There are many published examples of successful industrial projects that used code generation from abstract models. However, it seems that the actual use of code generation from explicitly defined models written in modeling languages (e.g., UML, SysML, or a domain-specific language) has not been as successful and widespread as possible.

Why is that so? Unfortunately, there are too few in-depth examinations of the problems and challenges that actually prohibit the widespread adoption of model-based code generation. It would be very instructive for the SoSyM community to have deeper insights into these challenges so that we could improve the current state-of-the-art.

However, there are a number of experiences commonly used as counterarguments. Some of them are:

  1. 1.

    The developers' ability to model in abstract form is not as widespread as it should be. In particular, for developers, it may be easier to think in a linear procedural way, than in an abstract specification.

  2. 2.

    The tooling is not as comfortable and robust as it should be, in particular when developers rely on graphical representations of diagrams that have to be arranged into new layout regularly when changes occur.

  3. 3.

    The generation of code has to react flexibly to the input model, framework APIs, operating system, and other elements of the software stack, which are regularly updated and thus enforce the generator's adaptations.

  4. 4.

    The benefit of modeling is limited if tool support for defining the abstraction levels in a model is weak.

Although these arguments are related, argument (1) is a teaching problem and (2) is a tool vendor issue. Argument (3) obviously needs to be mitigated by a flexible modular approach when defining or adapting a generator. That means not only the models and the resulting code should be organized in a modular way but also the generator. Furthermore, the generator should be easily and flexibly adaptable. Argument (4) is an interesting one and comes from dumb code generators. For example, given a class diagram with a class “Person” and an attribute “age”, the diagram is directly mapped to a corresponding implementation class plus the attribute. A minimal extension would be access control to attributes through getter and setter methods. But we can do better!

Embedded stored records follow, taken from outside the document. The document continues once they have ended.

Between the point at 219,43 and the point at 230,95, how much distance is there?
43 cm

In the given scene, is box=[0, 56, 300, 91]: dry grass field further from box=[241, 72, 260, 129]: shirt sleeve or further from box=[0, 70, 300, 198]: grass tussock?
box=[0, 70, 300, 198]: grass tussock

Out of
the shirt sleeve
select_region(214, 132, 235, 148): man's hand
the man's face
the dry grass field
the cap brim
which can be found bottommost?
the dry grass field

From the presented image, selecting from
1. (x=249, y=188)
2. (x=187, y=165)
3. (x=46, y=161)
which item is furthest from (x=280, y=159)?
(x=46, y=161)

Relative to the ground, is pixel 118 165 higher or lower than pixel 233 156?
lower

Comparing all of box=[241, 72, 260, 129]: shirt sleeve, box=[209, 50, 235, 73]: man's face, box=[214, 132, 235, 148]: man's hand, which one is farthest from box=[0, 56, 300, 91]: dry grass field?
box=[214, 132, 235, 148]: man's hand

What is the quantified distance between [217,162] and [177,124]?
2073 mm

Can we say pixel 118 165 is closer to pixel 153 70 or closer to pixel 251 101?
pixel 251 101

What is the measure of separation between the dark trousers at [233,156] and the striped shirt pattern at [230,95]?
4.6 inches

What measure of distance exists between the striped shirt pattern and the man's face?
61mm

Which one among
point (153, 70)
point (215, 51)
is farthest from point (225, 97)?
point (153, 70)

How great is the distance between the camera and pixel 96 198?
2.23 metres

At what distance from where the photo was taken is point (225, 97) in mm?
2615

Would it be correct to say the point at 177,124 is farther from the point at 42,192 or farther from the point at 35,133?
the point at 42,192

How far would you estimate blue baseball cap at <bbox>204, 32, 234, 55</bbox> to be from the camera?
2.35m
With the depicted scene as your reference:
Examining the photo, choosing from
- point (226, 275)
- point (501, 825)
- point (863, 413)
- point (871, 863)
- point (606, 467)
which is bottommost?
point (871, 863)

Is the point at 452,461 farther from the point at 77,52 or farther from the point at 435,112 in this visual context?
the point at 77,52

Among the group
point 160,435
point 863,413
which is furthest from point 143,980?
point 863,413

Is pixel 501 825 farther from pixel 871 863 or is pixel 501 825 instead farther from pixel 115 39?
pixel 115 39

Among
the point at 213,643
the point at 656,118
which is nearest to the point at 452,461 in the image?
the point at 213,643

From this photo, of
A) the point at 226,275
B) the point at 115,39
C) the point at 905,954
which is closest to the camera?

1 What if the generator was smart?

There would be improved value if a generator could also create a factory or builder, the data table definition for the database, and the DAO to load and store objects. Additionally, it would be helpful to have support for web pages for visualizing or editing single objects, creating new objects, and for lists of available objects. Model-based smart generators can generate data transportation code in different languages (e.g., allowing a Typescript webapp or a Python data crunching algorithm to communicate with a Java backend in a secured way) and could also govern the access, privacy, and transaction policies.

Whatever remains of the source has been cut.